Cette intervention a été accueillie par une ordonnance du 10 août 2017.

Un arrêt n° 241.122 du 27 mars 2018 a rejeté les demandes d'intervention de la S.A. AANEMINGEN BOSSCHAERT et de la S.P.R.L. RECOTRI, a déclaré non fondé le premier moyen en sa première branche, rouvert les débats, chargé le membre de l'auditorat désigné par M. l'Auditeur général de poursuivre l'instruction du recours, liquidés les dépens liés aux requêtes en intervention introduites par la S.A. AANEMINGEN BOSSCHAERT et la S.P.R.L. RECOTRI et réservé les dépens pour le surplus. Il a été notifié aux parties.

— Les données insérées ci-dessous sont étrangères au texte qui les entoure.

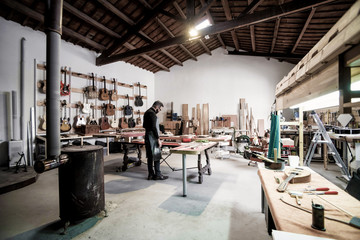 Young guitar luthier working in his workshop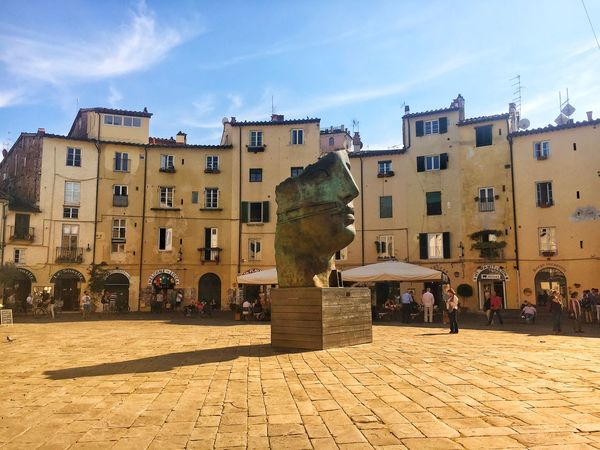 Lucca • piazza Anfiteatro • Architecture Building Exterior Built Structure Sky Incidental People Cloud - Sky Day Sunlight Outdoors Travel Destinations Large Group Of People Real People Men City People Lucca Italy Mitoraj Art Is Everywhere Mitoraj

M. Lionel RENDERS, auditeur au Conseil d'État, a rédigé un rapport complémentaire sur la base de l'article 13 du règlement général de procédure.

Le rapport a été notifié aux parties.

Les parties ont déposé un dernier mémoire.

Par une ordonnance du 8 août 2018, l'affaire a été fixée à l'audience du 18 octobre 2018 à 09.30 heures.

Mme Anne-Françoise BOLLY, conseiller d'État, président f.f., a exposé son rapport.

Me Yves-Alexandre HUBERT, loco Me Philippe CASTIAUX, avocat, comparaissant pour la partie requérante, et Me Emilie LEBEAU, loco Me Bénédicte HENDRICKX, avocat, comparaissant pour la partie adverse, ont été entendus en leurs observations.

M. Lionel RENDERS, auditeur, a été entendu en son avis contraire.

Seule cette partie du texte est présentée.